Die Reichsvereinigung der Juden in Deutschland verfügte über eine Kartei, die der Gestapo für die Auswahl der Deportierten diente. Die örtliche Mitarbeiter der „Reichsvereinigung“ mussten bei der Zustellung der Deportationsbefehle [22] helfen; sie stellten Merkblätter für das Reisegepäck [23] zusammen, halfen beim Gepäcktransport und sorgten für Verpflegung in den Sammellagern.

Auffanglager

Als „Auffanglager“, in dem sich die zur „Evakuierung“ bestimmten Juden am Vortag der Abreise einzufinden hatten, dienten jüdische Gemeindehäuser, angemietete Säle oder Hallen, in denen manchmal Doppelstockbetten, manchmal nur Liegestühle oder Strohschütten für die Übernachtung bereit standen. Finanzbeamte sammelten und überprüften die achtseitige Vermögenserklärung. Gemäß der eigens dazu geschaffenen 11. Verordnung zum Reichsbürgergesetz vom 25. November 1941 verlor jedermann „mit der Verlegung des gewöhnlichen Aufenthalts ins Ausland“ die deutsche Staatsangehörigkeit; zugleich fiel das Vermögen an den Staat. Zuvor und bei Deportierungen nach Theresienstadt, das als annektiertes Gebiet dem Deutschen Reich eingegliedert war, konnte nicht auf diese Bestimmung zurückgegriffen werden. Um den Schein einer Legalität zu wahren, wurde dann ein Gerichtsvollzieher hinzugezogen, der den im Sammellager Wartenden eine förmliche Verfügung zustellte, die auf gesetzliche Bestimmungen von 1933 über „Einziehung des volks- und staatsfeindliches Vermögens“ zurückgriff.[24]

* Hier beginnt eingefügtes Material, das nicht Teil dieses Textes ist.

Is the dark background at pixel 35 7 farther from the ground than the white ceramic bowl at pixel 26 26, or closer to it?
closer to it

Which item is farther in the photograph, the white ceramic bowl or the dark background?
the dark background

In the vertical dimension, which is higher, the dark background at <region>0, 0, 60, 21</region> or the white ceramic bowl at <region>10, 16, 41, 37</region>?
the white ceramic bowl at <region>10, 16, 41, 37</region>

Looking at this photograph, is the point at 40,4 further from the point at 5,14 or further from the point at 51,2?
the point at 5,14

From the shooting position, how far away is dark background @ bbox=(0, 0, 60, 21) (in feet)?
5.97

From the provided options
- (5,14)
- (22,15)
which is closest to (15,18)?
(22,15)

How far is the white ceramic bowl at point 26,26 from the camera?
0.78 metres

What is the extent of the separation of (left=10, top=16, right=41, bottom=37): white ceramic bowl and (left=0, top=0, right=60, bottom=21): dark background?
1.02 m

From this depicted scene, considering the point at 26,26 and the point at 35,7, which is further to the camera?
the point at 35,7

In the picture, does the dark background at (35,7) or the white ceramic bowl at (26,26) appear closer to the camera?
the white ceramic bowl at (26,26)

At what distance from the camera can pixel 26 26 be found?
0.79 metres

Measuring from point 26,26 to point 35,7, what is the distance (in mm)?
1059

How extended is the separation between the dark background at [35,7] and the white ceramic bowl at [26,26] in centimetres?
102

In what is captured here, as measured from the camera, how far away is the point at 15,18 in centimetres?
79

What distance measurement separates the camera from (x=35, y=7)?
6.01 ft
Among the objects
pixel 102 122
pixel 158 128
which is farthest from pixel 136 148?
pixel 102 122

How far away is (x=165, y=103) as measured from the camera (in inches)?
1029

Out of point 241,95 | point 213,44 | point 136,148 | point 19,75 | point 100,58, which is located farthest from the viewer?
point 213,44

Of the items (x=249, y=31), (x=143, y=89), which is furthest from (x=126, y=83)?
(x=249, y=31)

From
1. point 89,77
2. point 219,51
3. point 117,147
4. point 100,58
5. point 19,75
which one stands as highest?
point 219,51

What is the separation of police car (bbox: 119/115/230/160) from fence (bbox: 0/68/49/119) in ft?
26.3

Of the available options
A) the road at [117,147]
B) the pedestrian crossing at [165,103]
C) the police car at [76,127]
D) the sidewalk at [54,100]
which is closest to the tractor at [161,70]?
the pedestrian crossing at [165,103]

Zahlreiche weitere Personen waren mit der Vermögensabwicklung beschäftigt: Banken erhielten Kopien der Transportlisten, damit Sparguthaben restlos erfasst werden konnten. Schätzer, Auktionatoren und Spediteure wurden bei der Auflösung der Haushalte tätig. Kohlenhändler erhielten Nachricht über den eingelagerten Brennvorrat.[25] Vermieter, die später Mietausfälle für die versiegelten Wohnungen geltend machten, reichten ihre Forderungen bei der Finanzverwaltung ein.

Vor der Abreise gab es Leibesvisitationen und gründliche Gepäckkontrollen, bei der sogar Pfennigbeträge und Briefmarken einbehalten wurde. Die mitgeführte Summe von anfangs 100 Reichsmark (später 50 Reichsmark) wurde als Fahrgeld einbehalten.

Fahrt

Blich ins Abteil 3. Klasse

Gemäß einer Vereinbarung mit der Sicherheitspolizei bewachte und begleitete die Ordnungspolizei die Transportzüge bis zum Bestimmungsziel; anfallende Kosten wurden von der Sicherheitspolizei erstattet.[26]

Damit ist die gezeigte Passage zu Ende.